Tomonaga, who heads the Nagasaki Hibakusha Techo Tomo no Kai, a group of survivors of the Aug. 9, 1945, atomic bombing in Nagasaki, said he is relieved Biden secured victory since he has vowed to carry on the work of former U.S. President Barack Obama toward realizing a nuclear-free world.

Donald Trump beat Hillary Clinton in the 2016 U.S. presidential election, running on an “America First” policy. After Trump took office, the United States withdrew from the Intermediate-Range Nuclear Forces Treaty with Russia and unilaterally pulled out of the 2015 Iran nuclear deal.

Media outlets also reported in May that the Trump administration discussed resuming nuclear tests.

In contrast, Obama had reportedly considered adopting a policy of no first use of nuclear weapons while he was in office--although it was never realized.

“If no first use of nuclear weapons is established, that will considerably reduce their role,” said Tomonaga. “I want Biden to decide on concrete policies toward the global abolishment of nuclear weapons.”

Shigeaki Mori, another atomic bomb survivor who lives in Hiroshima’s Nishi Ward, also rejoiced over the news of Biden's victory.

“Biden is a sensible person, just like Obama,” the 83-year-old historian said happily in an interview with The Asahi Shimbun on Nov. 8. “I want him to put (his country) back on the right track toward nuclear disarmament.”

In May 2016, Obama became the first sitting U.S. president to visit Hiroshima. In his speech during the visit, Obama touched upon Mori’s achievements from decades-long research into the deaths of U.S. POWs in the city’s atomic bombing.

Before leaving the Hiroshima Peace Memorial Park, Obama spoke with atomic bombing survivors who had listened to his speech. He then embraced Mori, who was moved to tears as he talked with Obama.

On Oct. 24, the 50th country ratified the Treaty on the Prohibition of Nuclear Weapons--the minimum number of countries needed for it to take effect. Mori welcomes the big step forward, but remains hesitant when it comes to future moves toward a nuclear-free world.

The United States is the first nation that used nuclear weapons during war and still retains the largest number of nuclear arms. Mori wants the president-elect to do away with the notion that having nuclear weapons can prevent a war.

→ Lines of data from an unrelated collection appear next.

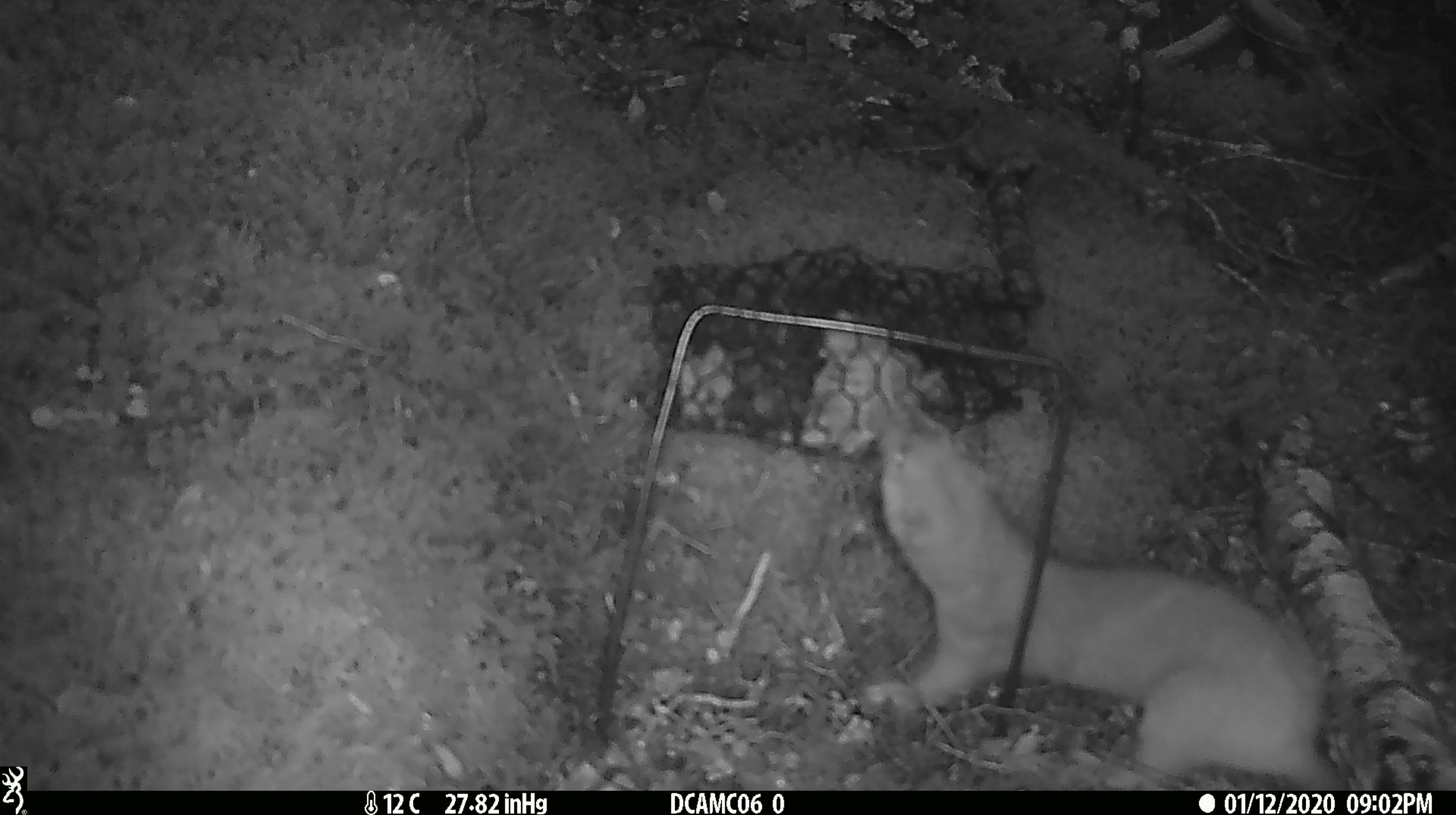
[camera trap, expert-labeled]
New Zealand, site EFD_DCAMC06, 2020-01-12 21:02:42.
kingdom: Animalia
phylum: Chordata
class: Mammalia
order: Carnivora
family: Mustelidae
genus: Mustela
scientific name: Mustela erminea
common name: stoat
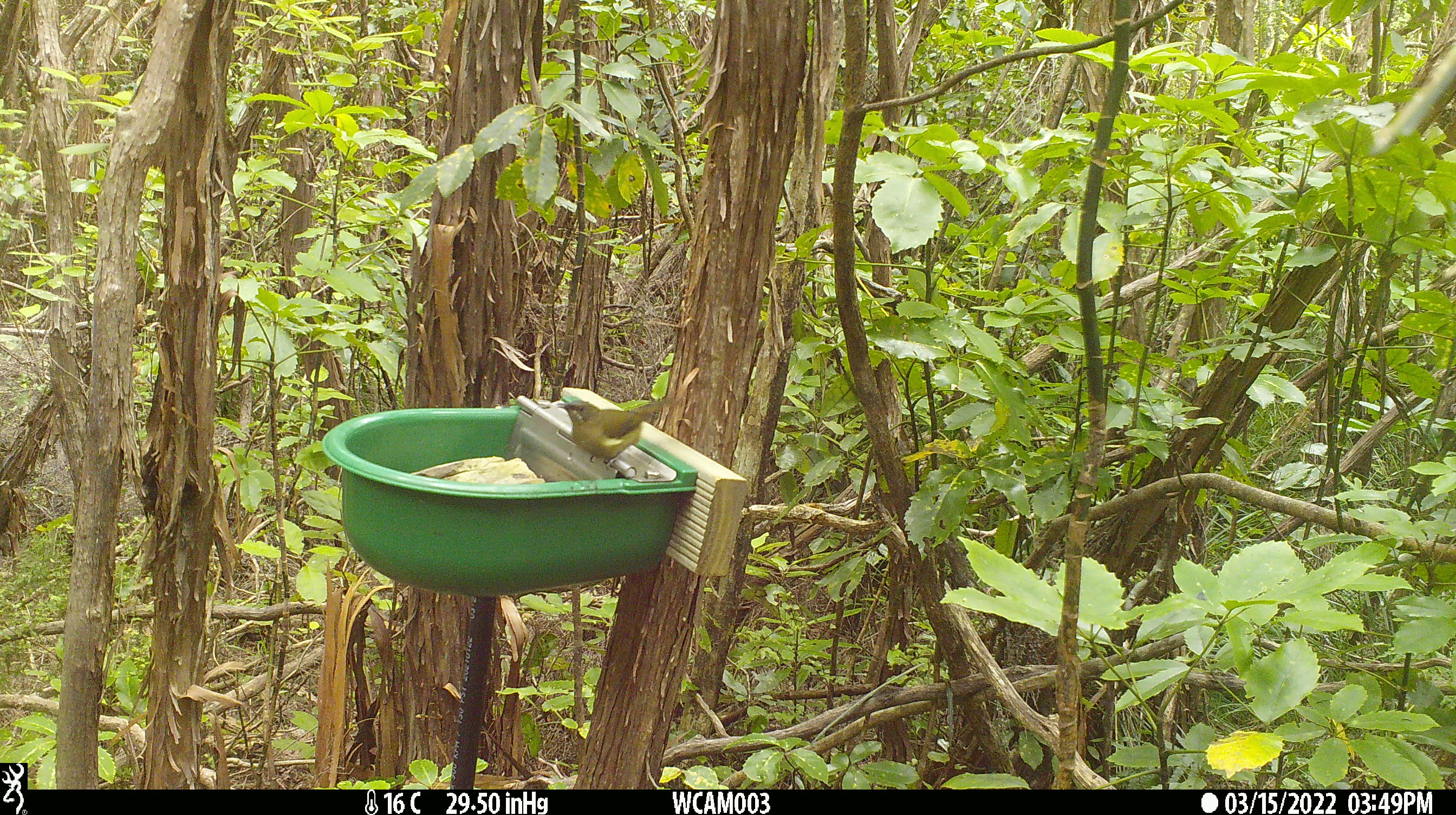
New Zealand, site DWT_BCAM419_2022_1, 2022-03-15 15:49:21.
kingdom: Animalia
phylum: Chordata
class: Aves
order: Passeriformes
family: Meliphagidae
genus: Anthornis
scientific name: Anthornis melanura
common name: new zealand bellbird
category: bellbird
Bellbird (new zealand bellbird) (Anthornis melanura).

“Small countries succeeded (in breaking away from nuclear deterrence), so the United States can do it as well,” said Mori.


Nagasaki Mayor Tomihisa Taue called for disarmament in a statement released on the morning of Nov. 8 following media reports of Biden’s win.

“The United States has a huge influence on the world, and its drastic shift to nuclear disarmament can accelerate the move toward abolishing nuclear weapons in the international community,” Taue said, referring to Biden’s Aug. 6 statement on his commitment to pursuing a world free of nuclear arms.

The mayor also called for the United States to extend the new START (Strategic Arms Reduction Treaty), due to expire in February, and set out a viable path for nuclear disarmament at a review conference for the Non-Proliferation Treaty (NPT), scheduled for next year.

(This article was compiled from reports by Rika Yuminaga and Sonoko Miyazaki.)